* Required action
Reproduce exactly the lines from the top of the records below through the line holding "common name: domestic cat".

* Record extracts
--------------------
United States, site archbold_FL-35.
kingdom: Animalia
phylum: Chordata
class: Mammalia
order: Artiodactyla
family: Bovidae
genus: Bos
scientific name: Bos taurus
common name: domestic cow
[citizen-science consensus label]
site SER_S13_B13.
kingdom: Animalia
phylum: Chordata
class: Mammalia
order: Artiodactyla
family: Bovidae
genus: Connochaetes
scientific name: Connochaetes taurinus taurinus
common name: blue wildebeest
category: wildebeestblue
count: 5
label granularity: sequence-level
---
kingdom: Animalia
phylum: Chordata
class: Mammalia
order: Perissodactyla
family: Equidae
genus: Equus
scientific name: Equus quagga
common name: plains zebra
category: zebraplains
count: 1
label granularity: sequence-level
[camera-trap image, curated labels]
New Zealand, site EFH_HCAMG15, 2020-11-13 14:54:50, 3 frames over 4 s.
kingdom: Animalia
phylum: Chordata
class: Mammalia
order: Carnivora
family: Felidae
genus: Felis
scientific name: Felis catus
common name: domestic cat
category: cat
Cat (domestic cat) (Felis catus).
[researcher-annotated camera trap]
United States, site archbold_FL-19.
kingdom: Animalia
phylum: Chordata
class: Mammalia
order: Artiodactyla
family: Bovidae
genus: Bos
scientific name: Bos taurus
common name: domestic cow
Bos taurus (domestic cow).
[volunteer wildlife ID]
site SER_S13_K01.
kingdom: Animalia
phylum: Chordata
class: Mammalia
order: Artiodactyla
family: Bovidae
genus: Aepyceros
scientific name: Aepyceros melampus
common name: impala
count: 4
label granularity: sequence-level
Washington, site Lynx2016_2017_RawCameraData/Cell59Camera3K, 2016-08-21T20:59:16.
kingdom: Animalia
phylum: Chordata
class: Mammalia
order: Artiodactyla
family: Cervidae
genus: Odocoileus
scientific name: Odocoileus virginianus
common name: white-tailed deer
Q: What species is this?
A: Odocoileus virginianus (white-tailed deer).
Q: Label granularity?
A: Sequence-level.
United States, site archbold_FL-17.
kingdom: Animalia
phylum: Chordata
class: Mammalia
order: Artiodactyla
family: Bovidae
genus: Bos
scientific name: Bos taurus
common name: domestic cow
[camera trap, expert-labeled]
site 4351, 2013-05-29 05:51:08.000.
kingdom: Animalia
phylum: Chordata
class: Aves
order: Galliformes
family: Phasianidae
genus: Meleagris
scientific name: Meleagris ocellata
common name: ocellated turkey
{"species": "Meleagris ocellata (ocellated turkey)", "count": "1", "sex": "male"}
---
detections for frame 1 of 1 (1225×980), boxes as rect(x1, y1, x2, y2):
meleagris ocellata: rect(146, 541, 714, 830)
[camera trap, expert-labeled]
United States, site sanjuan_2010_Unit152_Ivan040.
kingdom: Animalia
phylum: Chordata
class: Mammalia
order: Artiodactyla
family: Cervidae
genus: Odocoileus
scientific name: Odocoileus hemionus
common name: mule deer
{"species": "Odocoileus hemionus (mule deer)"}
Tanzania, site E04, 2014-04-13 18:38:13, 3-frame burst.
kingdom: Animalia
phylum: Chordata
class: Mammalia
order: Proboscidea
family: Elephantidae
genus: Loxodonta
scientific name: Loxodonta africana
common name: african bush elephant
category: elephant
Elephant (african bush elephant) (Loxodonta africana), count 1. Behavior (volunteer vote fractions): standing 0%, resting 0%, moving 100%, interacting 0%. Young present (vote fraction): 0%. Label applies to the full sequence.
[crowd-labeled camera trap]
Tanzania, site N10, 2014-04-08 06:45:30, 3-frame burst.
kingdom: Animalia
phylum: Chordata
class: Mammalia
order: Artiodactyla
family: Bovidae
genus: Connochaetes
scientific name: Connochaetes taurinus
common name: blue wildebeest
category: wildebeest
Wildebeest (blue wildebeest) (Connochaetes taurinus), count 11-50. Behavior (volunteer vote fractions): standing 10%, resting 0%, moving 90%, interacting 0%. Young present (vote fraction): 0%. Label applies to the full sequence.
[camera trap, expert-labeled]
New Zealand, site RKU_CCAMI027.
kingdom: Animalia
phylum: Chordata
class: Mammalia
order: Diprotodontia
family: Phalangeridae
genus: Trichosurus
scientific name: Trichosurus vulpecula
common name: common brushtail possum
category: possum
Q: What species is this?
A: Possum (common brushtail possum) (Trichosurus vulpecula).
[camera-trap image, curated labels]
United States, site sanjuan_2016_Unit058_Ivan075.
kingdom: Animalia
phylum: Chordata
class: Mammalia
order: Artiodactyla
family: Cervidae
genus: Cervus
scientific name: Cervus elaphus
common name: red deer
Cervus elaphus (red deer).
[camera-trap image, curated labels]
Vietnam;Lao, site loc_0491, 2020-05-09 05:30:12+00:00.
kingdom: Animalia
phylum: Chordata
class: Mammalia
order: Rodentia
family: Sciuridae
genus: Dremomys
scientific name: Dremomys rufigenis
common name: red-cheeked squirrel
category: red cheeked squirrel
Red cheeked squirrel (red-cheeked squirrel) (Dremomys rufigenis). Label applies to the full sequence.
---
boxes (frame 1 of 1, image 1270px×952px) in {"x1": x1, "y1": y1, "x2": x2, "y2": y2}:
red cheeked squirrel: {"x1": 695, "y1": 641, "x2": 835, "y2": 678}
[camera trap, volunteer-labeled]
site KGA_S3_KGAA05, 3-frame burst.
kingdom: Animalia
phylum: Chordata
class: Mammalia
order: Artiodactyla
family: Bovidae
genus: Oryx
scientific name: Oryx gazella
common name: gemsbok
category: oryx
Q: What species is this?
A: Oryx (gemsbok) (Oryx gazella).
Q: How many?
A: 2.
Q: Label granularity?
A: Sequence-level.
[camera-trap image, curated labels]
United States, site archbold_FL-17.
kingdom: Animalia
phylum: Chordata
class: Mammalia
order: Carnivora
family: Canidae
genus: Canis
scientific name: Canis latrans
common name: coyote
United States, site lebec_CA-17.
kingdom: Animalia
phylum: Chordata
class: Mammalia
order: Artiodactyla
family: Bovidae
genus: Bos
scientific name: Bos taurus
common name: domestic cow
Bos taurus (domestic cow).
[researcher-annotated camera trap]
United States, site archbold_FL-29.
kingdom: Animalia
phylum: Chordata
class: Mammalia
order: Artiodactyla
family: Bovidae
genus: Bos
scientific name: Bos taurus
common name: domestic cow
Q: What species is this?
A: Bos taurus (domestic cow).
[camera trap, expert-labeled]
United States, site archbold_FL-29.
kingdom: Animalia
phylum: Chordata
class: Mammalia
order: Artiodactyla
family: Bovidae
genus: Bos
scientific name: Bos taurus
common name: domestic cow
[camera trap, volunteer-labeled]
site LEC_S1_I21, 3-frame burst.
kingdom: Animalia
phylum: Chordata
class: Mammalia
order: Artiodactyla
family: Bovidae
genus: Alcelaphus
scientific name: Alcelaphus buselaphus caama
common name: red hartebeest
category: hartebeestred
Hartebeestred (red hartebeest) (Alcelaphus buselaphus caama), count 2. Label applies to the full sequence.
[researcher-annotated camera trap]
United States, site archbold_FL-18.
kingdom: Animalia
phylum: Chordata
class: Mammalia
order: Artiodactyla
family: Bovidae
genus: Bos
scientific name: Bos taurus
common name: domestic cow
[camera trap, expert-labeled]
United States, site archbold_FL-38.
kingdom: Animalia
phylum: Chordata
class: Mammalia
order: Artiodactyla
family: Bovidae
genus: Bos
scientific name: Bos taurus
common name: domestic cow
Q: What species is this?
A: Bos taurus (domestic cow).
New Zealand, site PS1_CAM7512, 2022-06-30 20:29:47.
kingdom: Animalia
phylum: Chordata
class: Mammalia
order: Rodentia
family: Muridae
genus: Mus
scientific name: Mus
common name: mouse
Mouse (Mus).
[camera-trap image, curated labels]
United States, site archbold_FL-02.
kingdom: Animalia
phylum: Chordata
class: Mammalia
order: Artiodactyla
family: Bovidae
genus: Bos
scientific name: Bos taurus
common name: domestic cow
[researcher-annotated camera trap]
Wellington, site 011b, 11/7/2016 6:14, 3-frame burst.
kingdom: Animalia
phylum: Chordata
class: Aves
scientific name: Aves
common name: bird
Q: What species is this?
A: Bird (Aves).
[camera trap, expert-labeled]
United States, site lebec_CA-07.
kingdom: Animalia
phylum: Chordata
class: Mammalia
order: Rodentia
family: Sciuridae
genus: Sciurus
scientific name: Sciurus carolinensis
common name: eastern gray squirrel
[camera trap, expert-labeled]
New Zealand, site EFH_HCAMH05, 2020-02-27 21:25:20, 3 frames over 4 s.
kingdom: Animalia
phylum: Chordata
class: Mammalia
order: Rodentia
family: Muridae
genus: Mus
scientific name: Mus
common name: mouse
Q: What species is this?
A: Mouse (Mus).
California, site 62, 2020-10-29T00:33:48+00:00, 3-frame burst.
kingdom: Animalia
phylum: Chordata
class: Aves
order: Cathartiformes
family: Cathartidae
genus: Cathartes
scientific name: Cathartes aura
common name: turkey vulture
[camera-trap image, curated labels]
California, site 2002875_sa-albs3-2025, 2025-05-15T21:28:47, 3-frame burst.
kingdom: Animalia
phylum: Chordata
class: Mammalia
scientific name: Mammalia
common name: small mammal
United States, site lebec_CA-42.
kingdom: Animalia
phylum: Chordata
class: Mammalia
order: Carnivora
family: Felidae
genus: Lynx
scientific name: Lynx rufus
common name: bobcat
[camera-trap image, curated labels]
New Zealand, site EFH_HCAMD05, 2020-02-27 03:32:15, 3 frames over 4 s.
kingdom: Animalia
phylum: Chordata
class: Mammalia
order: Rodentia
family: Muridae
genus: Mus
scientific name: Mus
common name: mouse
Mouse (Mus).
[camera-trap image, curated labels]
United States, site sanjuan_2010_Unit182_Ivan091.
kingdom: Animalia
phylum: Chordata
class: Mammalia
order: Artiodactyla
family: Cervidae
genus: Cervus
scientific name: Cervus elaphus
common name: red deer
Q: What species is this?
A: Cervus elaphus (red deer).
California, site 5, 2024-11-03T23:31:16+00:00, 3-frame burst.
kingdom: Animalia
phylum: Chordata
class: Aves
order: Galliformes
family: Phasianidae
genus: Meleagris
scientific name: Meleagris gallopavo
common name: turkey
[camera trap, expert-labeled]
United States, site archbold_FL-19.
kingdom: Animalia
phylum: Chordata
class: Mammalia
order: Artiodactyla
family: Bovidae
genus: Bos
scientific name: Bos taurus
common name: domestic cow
--------------------
* Final answer
United States, site archbold_FL-35.
kingdom: Animalia
phylum: Chordata
class: Mammalia
order: Artiodactyla
family: Bovidae
genus: Bos
scientific name: Bos taurus
common name: domestic cow
[citizen-science consensus label]
site SER_S13_B13.
kingdom: Animalia
phylum: Chordata
class: Mammalia
order: Artiodactyla
family: Bovidae
genus: Connochaetes
scientific name: Connochaetes taurinus taurinus
common name: blue wildebeest
category: wildebeestblue
count: 5
label granularity: sequence-level
---
kingdom: Animalia
phylum: Chordata
class: Mammalia
order: Perissodactyla
family: Equidae
genus: Equus
scientific name: Equus quagga
common name: plains zebra
category: zebraplains
count: 1
label granularity: sequence-level
[camera-trap image, curated labels]
New Zealand, site EFH_HCAMG15, 2020-11-13 14:54:50, 3 frames over 4 s.
kingdom: Animalia
phylum: Chordata
class: Mammalia
order: Carnivora
family: Felidae
genus: Felis
scientific name: Felis catus
common name: domestic cat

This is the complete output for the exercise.